Who is on the project team?
Robert Bray Associates, The Aquifer Partnership, Vu Gardens.
Describe the context of this project and its neighbourhood and people?
The Aquifer Partnership (TAP) partnered with Moulsecoomb Primary School to renovate a courtyard space into a beautiful, water-friendly, SuDS garden with emphasis on education and play opportunities.
TAP was established to protect and improve the quality of groundwater in the Brighton Chalk Block as a valuable natural resource. Moulsecoomb Primary School was chosen to be part of TAP’s SuDS in Schools programme as it is in a source protection zone, close to an extraction borehole, and in an area prone to flooding.
The area of Moulsecoomb consists predominantly of social housing. Parts of the area are within the 10% most deprived areas in the UK (as defined by the Index of Multiple Deprivation). It has the worst child poverty in Brighton and Hove, ranked 3rd most deprived in Sussex and 114th nationally. While the area faces many problems, there is a growing network of community organisations and partnerships working together, and a rising sense of possibility and opportunity emerging across the estates.
What is your design approach?
The courtyard garden at Moulsecoomb Primary School was well used by pupils but had become tired and an unruly maintenance burden for the school. Access was restricted and the space had not been well planned out. The garden has now been completely transformed through the redesign and introduction of SuDS. The design looks to manage surface roof run-off within the courtyard in a sustainable way whilst providing an interactive and dynamic space for pupils.
Within school hours, particular focus has been made to the role the rainscape can play for children with additional learning needs who come to the garden for classroom breaks. The space also provides a hub for a range of after-school activities and school clubs, well as a home for the school’s pet chickens.
Roof run-off enters new features through a series of imaginative downpipes, commissioned by local artists. Features such as rainplanters and an ornamental pond are fed into at the first stage of cleaning and attenuating and then connected via channel details that wind towards the central pond. Dense planting in this area has a particular focus on pollinator friendly species and is buzzing with life in the summer months. A pond dipping platform has proved extremely popular with the students as well as low standing sensory-filled planters, used by the grow club.
What is your climate strategy?
TAP is a partnership set up between the South Downs National Park, Southern Water and Brighton and Hove City Council with a focus on protecting the chalk aquifer that stretches beneath the region and is its source of drinking water.
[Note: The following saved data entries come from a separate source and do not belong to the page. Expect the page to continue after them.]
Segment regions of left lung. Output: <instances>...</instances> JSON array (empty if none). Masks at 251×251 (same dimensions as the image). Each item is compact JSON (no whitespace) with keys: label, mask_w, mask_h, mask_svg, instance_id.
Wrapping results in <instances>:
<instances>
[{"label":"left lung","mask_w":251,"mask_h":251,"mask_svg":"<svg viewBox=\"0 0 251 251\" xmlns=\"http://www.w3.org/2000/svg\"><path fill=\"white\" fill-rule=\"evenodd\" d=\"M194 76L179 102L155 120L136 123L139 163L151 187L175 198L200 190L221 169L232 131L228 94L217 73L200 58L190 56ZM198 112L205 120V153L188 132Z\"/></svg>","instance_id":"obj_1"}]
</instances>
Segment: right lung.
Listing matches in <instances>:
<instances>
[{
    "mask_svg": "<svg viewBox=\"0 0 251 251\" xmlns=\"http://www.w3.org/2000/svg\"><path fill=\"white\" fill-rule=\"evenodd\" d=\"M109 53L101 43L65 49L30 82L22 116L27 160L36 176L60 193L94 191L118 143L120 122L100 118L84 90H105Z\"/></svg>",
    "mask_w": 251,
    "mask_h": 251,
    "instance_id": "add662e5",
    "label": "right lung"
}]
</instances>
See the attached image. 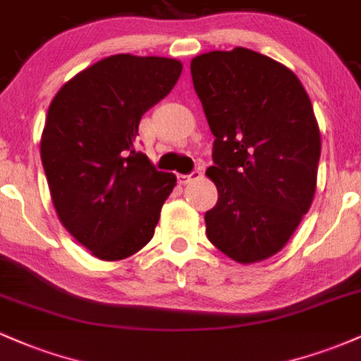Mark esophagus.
<instances>
[{
    "label": "esophagus",
    "mask_w": 361,
    "mask_h": 361,
    "mask_svg": "<svg viewBox=\"0 0 361 361\" xmlns=\"http://www.w3.org/2000/svg\"><path fill=\"white\" fill-rule=\"evenodd\" d=\"M200 176H202V169H193L190 175H180V176H178V181H180L181 185H188L190 181L198 180Z\"/></svg>",
    "instance_id": "esophagus-1"
}]
</instances>
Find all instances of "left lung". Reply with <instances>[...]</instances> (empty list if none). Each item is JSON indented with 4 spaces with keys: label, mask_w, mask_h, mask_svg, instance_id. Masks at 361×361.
Here are the masks:
<instances>
[{
    "label": "left lung",
    "mask_w": 361,
    "mask_h": 361,
    "mask_svg": "<svg viewBox=\"0 0 361 361\" xmlns=\"http://www.w3.org/2000/svg\"><path fill=\"white\" fill-rule=\"evenodd\" d=\"M192 80L215 135L205 175L219 200L207 238L238 263L263 261L295 233L316 193L321 132L299 78L235 47L193 57Z\"/></svg>",
    "instance_id": "left-lung-1"
}]
</instances>
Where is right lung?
<instances>
[{
    "instance_id": "right-lung-1",
    "label": "right lung",
    "mask_w": 361,
    "mask_h": 361,
    "mask_svg": "<svg viewBox=\"0 0 361 361\" xmlns=\"http://www.w3.org/2000/svg\"><path fill=\"white\" fill-rule=\"evenodd\" d=\"M181 69L168 57L117 54L78 73L49 106L40 157L54 209L97 258H128L154 235L176 176L135 151V137Z\"/></svg>"
}]
</instances>
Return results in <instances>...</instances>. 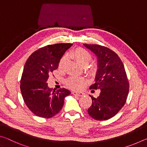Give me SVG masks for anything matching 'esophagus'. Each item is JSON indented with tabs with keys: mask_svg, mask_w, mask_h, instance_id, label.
<instances>
[{
	"mask_svg": "<svg viewBox=\"0 0 147 147\" xmlns=\"http://www.w3.org/2000/svg\"><path fill=\"white\" fill-rule=\"evenodd\" d=\"M72 93H73L74 95L75 96H82L84 95V93L82 92H77V91H73L72 92Z\"/></svg>",
	"mask_w": 147,
	"mask_h": 147,
	"instance_id": "1",
	"label": "esophagus"
}]
</instances>
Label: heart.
Instances as JSON below:
<instances>
[{"mask_svg":"<svg viewBox=\"0 0 147 147\" xmlns=\"http://www.w3.org/2000/svg\"><path fill=\"white\" fill-rule=\"evenodd\" d=\"M68 56L70 58H73L74 60H75L77 63H78L82 67H87L90 63L92 56L91 54L89 53L88 51L86 49L81 47H78V48L74 49L68 54ZM67 59L65 56H63L60 59L58 63L59 69H63L66 63ZM88 69H87L88 73L91 74H94L96 73L97 71V66L95 63L91 64V65L88 66ZM69 88H70L75 90H78V89L82 88L83 86L86 83V80L83 78H78V77L72 76L67 79L65 82Z\"/></svg>","mask_w":147,"mask_h":147,"instance_id":"obj_1","label":"heart"}]
</instances>
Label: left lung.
<instances>
[{
	"label": "left lung",
	"instance_id": "1",
	"mask_svg": "<svg viewBox=\"0 0 147 147\" xmlns=\"http://www.w3.org/2000/svg\"><path fill=\"white\" fill-rule=\"evenodd\" d=\"M97 57L95 82L90 89H100L97 98L89 95L92 104L88 109L89 115L97 121L113 117L126 103L129 82L121 59L115 52L99 45L84 44Z\"/></svg>",
	"mask_w": 147,
	"mask_h": 147
}]
</instances>
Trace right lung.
<instances>
[{
	"label": "right lung",
	"mask_w": 147,
	"mask_h": 147,
	"mask_svg": "<svg viewBox=\"0 0 147 147\" xmlns=\"http://www.w3.org/2000/svg\"><path fill=\"white\" fill-rule=\"evenodd\" d=\"M71 43L49 45L34 52L24 65L21 79L24 103L36 116L51 118L59 112L64 98L71 94L65 88L55 91L47 83L51 73L58 69L59 61Z\"/></svg>",
	"instance_id": "add662e5"
}]
</instances>
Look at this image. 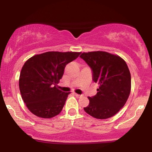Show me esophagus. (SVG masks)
Masks as SVG:
<instances>
[{
    "mask_svg": "<svg viewBox=\"0 0 152 152\" xmlns=\"http://www.w3.org/2000/svg\"><path fill=\"white\" fill-rule=\"evenodd\" d=\"M74 95L76 96V97H78V98H80V97H81V96H82V95H79V94H76V93H74Z\"/></svg>",
    "mask_w": 152,
    "mask_h": 152,
    "instance_id": "34e87169",
    "label": "esophagus"
}]
</instances>
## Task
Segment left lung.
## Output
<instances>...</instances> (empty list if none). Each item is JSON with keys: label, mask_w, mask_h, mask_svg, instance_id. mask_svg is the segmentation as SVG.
I'll return each mask as SVG.
<instances>
[{"label": "left lung", "mask_w": 152, "mask_h": 152, "mask_svg": "<svg viewBox=\"0 0 152 152\" xmlns=\"http://www.w3.org/2000/svg\"><path fill=\"white\" fill-rule=\"evenodd\" d=\"M80 57L90 66L94 81L99 85L97 94L88 97L89 104L83 109L99 119L112 117L129 96L132 80L127 64L118 56L105 51L82 53Z\"/></svg>", "instance_id": "1"}]
</instances>
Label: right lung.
Wrapping results in <instances>:
<instances>
[{
  "instance_id": "right-lung-1",
  "label": "right lung",
  "mask_w": 152,
  "mask_h": 152,
  "mask_svg": "<svg viewBox=\"0 0 152 152\" xmlns=\"http://www.w3.org/2000/svg\"><path fill=\"white\" fill-rule=\"evenodd\" d=\"M80 52L48 51L26 61L19 78L23 100L32 114L50 118L60 114L71 92L59 90L66 64L78 58Z\"/></svg>"
}]
</instances>
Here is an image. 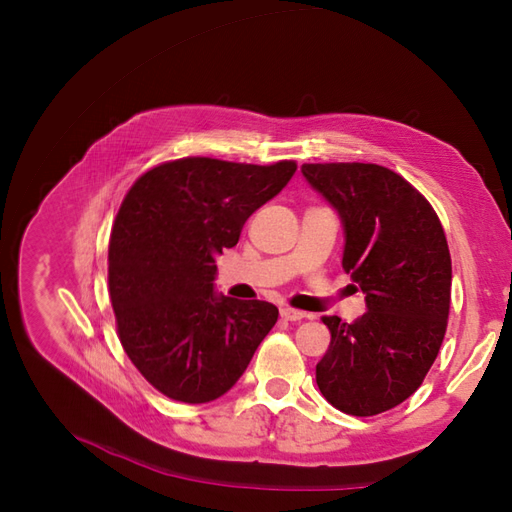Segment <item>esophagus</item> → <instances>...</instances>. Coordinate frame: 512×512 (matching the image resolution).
I'll return each mask as SVG.
<instances>
[{
	"mask_svg": "<svg viewBox=\"0 0 512 512\" xmlns=\"http://www.w3.org/2000/svg\"><path fill=\"white\" fill-rule=\"evenodd\" d=\"M280 317L286 321H301L305 317V313L299 309H292V307H280Z\"/></svg>",
	"mask_w": 512,
	"mask_h": 512,
	"instance_id": "34e87169",
	"label": "esophagus"
}]
</instances>
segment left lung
I'll list each match as a JSON object with an SVG mask.
<instances>
[{
    "label": "left lung",
    "mask_w": 512,
    "mask_h": 512,
    "mask_svg": "<svg viewBox=\"0 0 512 512\" xmlns=\"http://www.w3.org/2000/svg\"><path fill=\"white\" fill-rule=\"evenodd\" d=\"M301 172L338 213L342 267L367 309L351 324L324 317L332 340L315 380L336 409L378 415L407 400L438 357L450 309L448 242L432 205L388 168L305 164Z\"/></svg>",
    "instance_id": "obj_1"
}]
</instances>
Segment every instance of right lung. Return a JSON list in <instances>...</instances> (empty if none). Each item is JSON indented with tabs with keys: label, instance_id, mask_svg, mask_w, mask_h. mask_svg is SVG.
I'll return each instance as SVG.
<instances>
[{
	"label": "right lung",
	"instance_id": "obj_1",
	"mask_svg": "<svg viewBox=\"0 0 512 512\" xmlns=\"http://www.w3.org/2000/svg\"><path fill=\"white\" fill-rule=\"evenodd\" d=\"M297 172L184 157L132 184L110 238L120 342L143 378L174 400L224 396L278 321V307L215 292V259Z\"/></svg>",
	"mask_w": 512,
	"mask_h": 512
}]
</instances>
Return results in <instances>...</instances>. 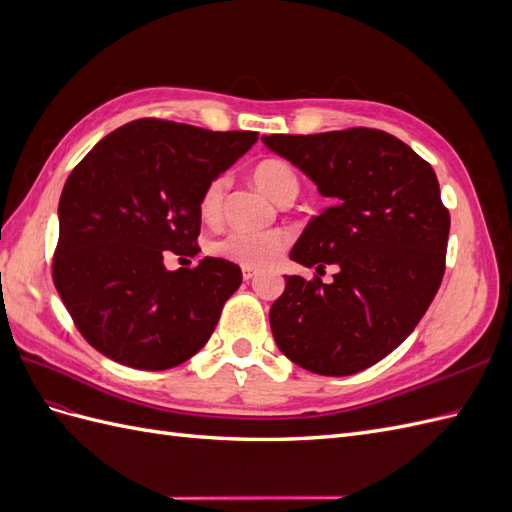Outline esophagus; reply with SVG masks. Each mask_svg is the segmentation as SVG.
Returning <instances> with one entry per match:
<instances>
[{
    "label": "esophagus",
    "instance_id": "34e87169",
    "mask_svg": "<svg viewBox=\"0 0 512 512\" xmlns=\"http://www.w3.org/2000/svg\"><path fill=\"white\" fill-rule=\"evenodd\" d=\"M254 277H256V271H254V269H247V267L243 269V280H245V282L254 280Z\"/></svg>",
    "mask_w": 512,
    "mask_h": 512
}]
</instances>
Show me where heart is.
<instances>
[{
  "label": "heart",
  "mask_w": 512,
  "mask_h": 512,
  "mask_svg": "<svg viewBox=\"0 0 512 512\" xmlns=\"http://www.w3.org/2000/svg\"><path fill=\"white\" fill-rule=\"evenodd\" d=\"M254 181L258 188L271 196L275 203H282L286 196H297L299 179L294 168L284 160H262L254 168ZM226 190V179H213L200 198V213L205 218H215L222 209ZM288 232L284 230H245L230 228L218 239L209 243V252L215 258H222L247 269H260L273 262L288 245Z\"/></svg>",
  "instance_id": "obj_1"
}]
</instances>
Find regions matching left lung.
Here are the masks:
<instances>
[{"instance_id":"1","label":"left lung","mask_w":512,"mask_h":512,"mask_svg":"<svg viewBox=\"0 0 512 512\" xmlns=\"http://www.w3.org/2000/svg\"><path fill=\"white\" fill-rule=\"evenodd\" d=\"M318 185L331 205L312 218L290 258L331 284L284 275L271 305L275 344L320 376H352L414 331L442 284L451 215L438 177L406 143L374 128L262 136Z\"/></svg>"}]
</instances>
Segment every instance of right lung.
Instances as JSON below:
<instances>
[{"label": "right lung", "instance_id": "1", "mask_svg": "<svg viewBox=\"0 0 512 512\" xmlns=\"http://www.w3.org/2000/svg\"><path fill=\"white\" fill-rule=\"evenodd\" d=\"M256 141L258 132L138 119L76 164L59 198L53 282L98 352L160 371L209 342L241 269L205 256L168 271L164 258L200 252L203 192Z\"/></svg>", "mask_w": 512, "mask_h": 512}]
</instances>
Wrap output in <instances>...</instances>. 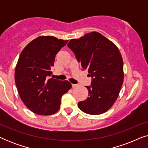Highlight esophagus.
<instances>
[{"label":"esophagus","mask_w":148,"mask_h":148,"mask_svg":"<svg viewBox=\"0 0 148 148\" xmlns=\"http://www.w3.org/2000/svg\"><path fill=\"white\" fill-rule=\"evenodd\" d=\"M78 86V85H76V84H72V87L73 88H77V87Z\"/></svg>","instance_id":"obj_1"}]
</instances>
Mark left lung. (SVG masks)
Listing matches in <instances>:
<instances>
[{"label":"left lung","mask_w":148,"mask_h":148,"mask_svg":"<svg viewBox=\"0 0 148 148\" xmlns=\"http://www.w3.org/2000/svg\"><path fill=\"white\" fill-rule=\"evenodd\" d=\"M67 46L75 54L83 70L92 77L86 86L89 97L78 103L81 110L97 115L108 110L118 98L124 79L123 60L117 46L97 32L71 40Z\"/></svg>","instance_id":"obj_1"}]
</instances>
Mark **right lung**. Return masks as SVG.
I'll return each mask as SVG.
<instances>
[{"label": "right lung", "instance_id": "add662e5", "mask_svg": "<svg viewBox=\"0 0 148 148\" xmlns=\"http://www.w3.org/2000/svg\"><path fill=\"white\" fill-rule=\"evenodd\" d=\"M68 41L54 36H39L20 54L15 71L16 87L24 104L36 114L56 113L62 96L71 88L68 81L48 79L56 54Z\"/></svg>", "mask_w": 148, "mask_h": 148}]
</instances>
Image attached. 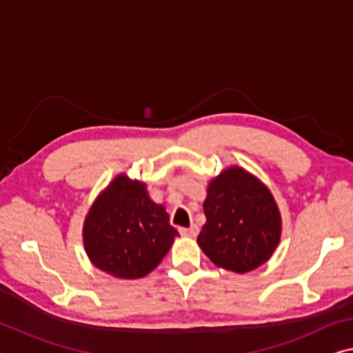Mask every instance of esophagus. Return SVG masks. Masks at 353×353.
I'll return each mask as SVG.
<instances>
[{
    "instance_id": "1",
    "label": "esophagus",
    "mask_w": 353,
    "mask_h": 353,
    "mask_svg": "<svg viewBox=\"0 0 353 353\" xmlns=\"http://www.w3.org/2000/svg\"><path fill=\"white\" fill-rule=\"evenodd\" d=\"M179 231H181L182 236H185V237H196L199 229L196 225H192L190 228H181Z\"/></svg>"
}]
</instances>
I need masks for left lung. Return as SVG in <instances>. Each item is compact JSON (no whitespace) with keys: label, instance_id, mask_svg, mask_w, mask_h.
<instances>
[{"label":"left lung","instance_id":"1","mask_svg":"<svg viewBox=\"0 0 353 353\" xmlns=\"http://www.w3.org/2000/svg\"><path fill=\"white\" fill-rule=\"evenodd\" d=\"M198 243L215 265L247 273L264 264L281 237V216L268 188L242 168L210 182Z\"/></svg>","mask_w":353,"mask_h":353}]
</instances>
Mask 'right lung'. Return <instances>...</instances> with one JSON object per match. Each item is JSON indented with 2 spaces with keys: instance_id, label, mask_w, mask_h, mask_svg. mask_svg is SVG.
Returning <instances> with one entry per match:
<instances>
[{
  "instance_id": "right-lung-1",
  "label": "right lung",
  "mask_w": 353,
  "mask_h": 353,
  "mask_svg": "<svg viewBox=\"0 0 353 353\" xmlns=\"http://www.w3.org/2000/svg\"><path fill=\"white\" fill-rule=\"evenodd\" d=\"M179 232L146 185L116 177L91 207L83 229L89 259L116 278L146 276L170 251Z\"/></svg>"
}]
</instances>
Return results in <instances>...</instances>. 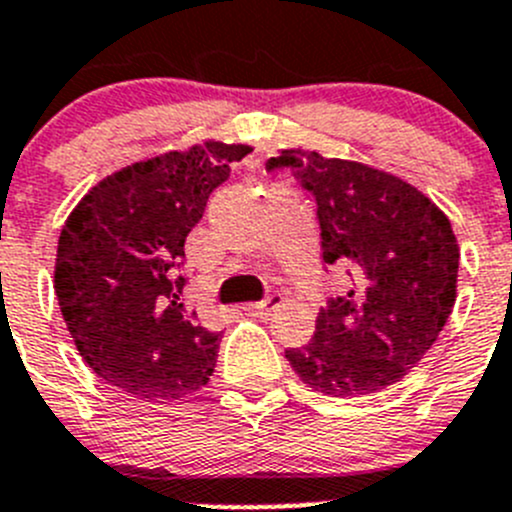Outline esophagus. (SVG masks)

Moulsecoomb Primary School Courtyard is one project being delivered by TAP with the SuDS in Schools programme. The series aims to introduce SuDS features that can reduce pollution to the aquifer but also spread awareness and educate children and families in the importance of protecting it.
Run-off entering the rainscape from surrounding roofs travels through a connected sequence of various SuDS features where it is cleaned and attenuated with an aim to filter and slow the flow before feeding back into the aquifer.
Project figures:
Total Catchment - 637m2
Total Attenuation - 22.72m3
This equates to 0.036m3 of attenuation per m2 of catchment. When modelled with an appropriate conservative estimate of infiltration rate (5 x 10^-5m/s) this equates to around the 1 in 100 rainfall event being managed in the system.
How have you engaged the community?
A huge part of a school success story is always engagement, which should be a fundamental part of every design project but when it comes to schools it’s particularly valuable for us to get an understanding of particular learning and play needs right from the beginning. Play is such an important part of the enjoyment of childhood as well as supporting social, developmental and learning aspects of education.
At Moulsecoomb, continuous engagement has been a essential part of the process for our client and as a result, the project has been very well received by everyone involved including local artists, community groups and school children. The school is often used as a site for community initiatives outside of teaching hours. The new rainscape has already proved to be a valuable facility for various extra-circular activities and clubs for both children and their families.